Requirement A: Print the entries in the data listing below verbatim, line for line, and leave out the pictures.

Google Cloud Storage Export V2 Integration

You can write job results directly to your Google Cloud Storage.

Prerequisites

Basic knowledge of Treasure Data, including TD Toolbelt.
A Google Cloud Platform account with specific permissions

Static IP Address of Treasure Data Integration

If your security policy requires IP whitelisting, you must add Treasure Data's IP addresses to your allowlist to ensure a successful connection.

Please find the complete list of static IP addresses, organized by region, at the following document

Obtain the Destination Bucket in Google Cloud Storage

List the Cloud Storage buckets. They are ordered in the list lexicographically by name.

To list the buckets in a project:

Open the Cloud Storage browser in the Google Cloud Console.
Select Cloud Storage on the left menu then choose Buckets

Buckets that are part of the currently selected project, appear in the browser list.

Optionally Create the Destination Bucket in Google Cloud Storage

To create a new storage bucket:

Open the Cloud Storage browser in the Google Cloud Console.
Select Create bucket to open the bucket creation form.

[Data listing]
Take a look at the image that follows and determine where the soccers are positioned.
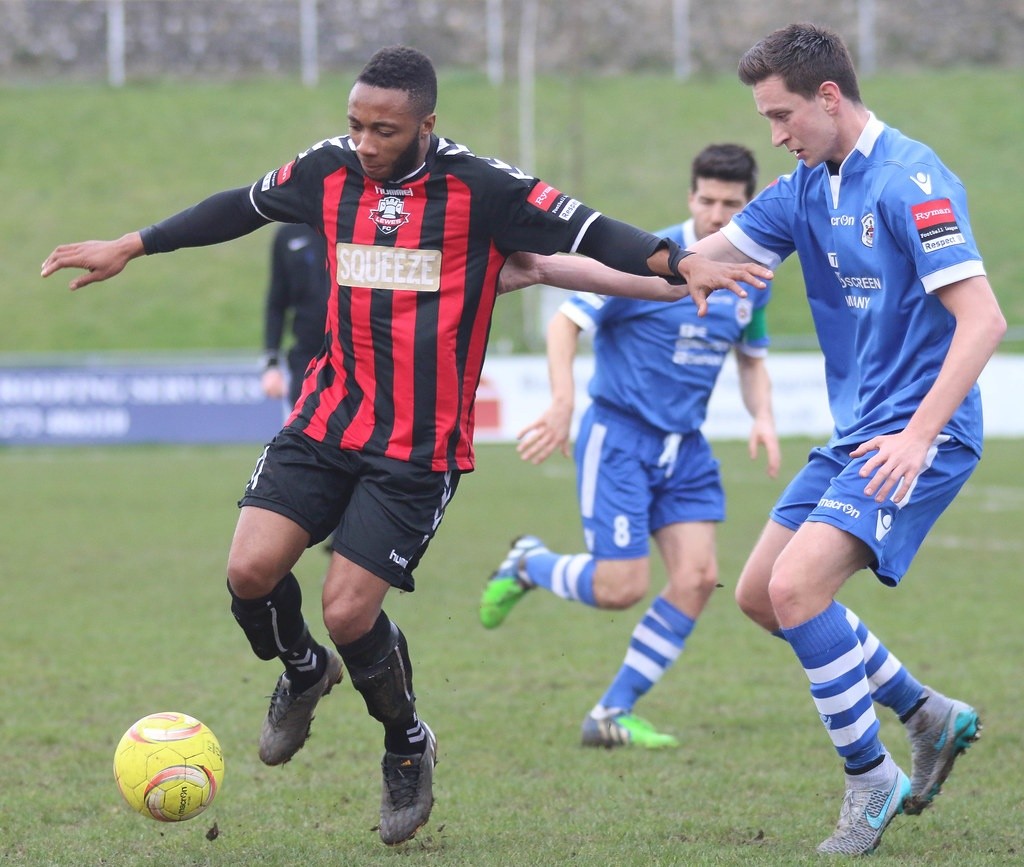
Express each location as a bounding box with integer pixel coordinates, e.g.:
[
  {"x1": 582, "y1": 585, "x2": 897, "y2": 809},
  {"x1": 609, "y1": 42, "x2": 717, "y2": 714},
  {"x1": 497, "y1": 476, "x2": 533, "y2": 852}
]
[{"x1": 113, "y1": 711, "x2": 225, "y2": 822}]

Requirement B:
Answer these questions from the Google Cloud Storage export page:
(i) How are the Cloud Storage buckets ordered in the list?
(ii) What must be added to the allowlist if a security policy requires IP whitelisting?
(iii) Which option opens the bucket creation form?

Finished answer A:
Take a look at the image that follows and determine where the soccers are positioned.
Express each location as a bounding box with integer pixel coordinates, e.g.:
[
  {"x1": 582, "y1": 585, "x2": 897, "y2": 809},
  {"x1": 609, "y1": 42, "x2": 717, "y2": 714},
  {"x1": 497, "y1": 476, "x2": 533, "y2": 852}
]
[{"x1": 113, "y1": 711, "x2": 225, "y2": 822}]

Finished answer B:
(i) Lexicographically by name.
(ii) Treasure Data's IP addresses.
(iii) Create bucket.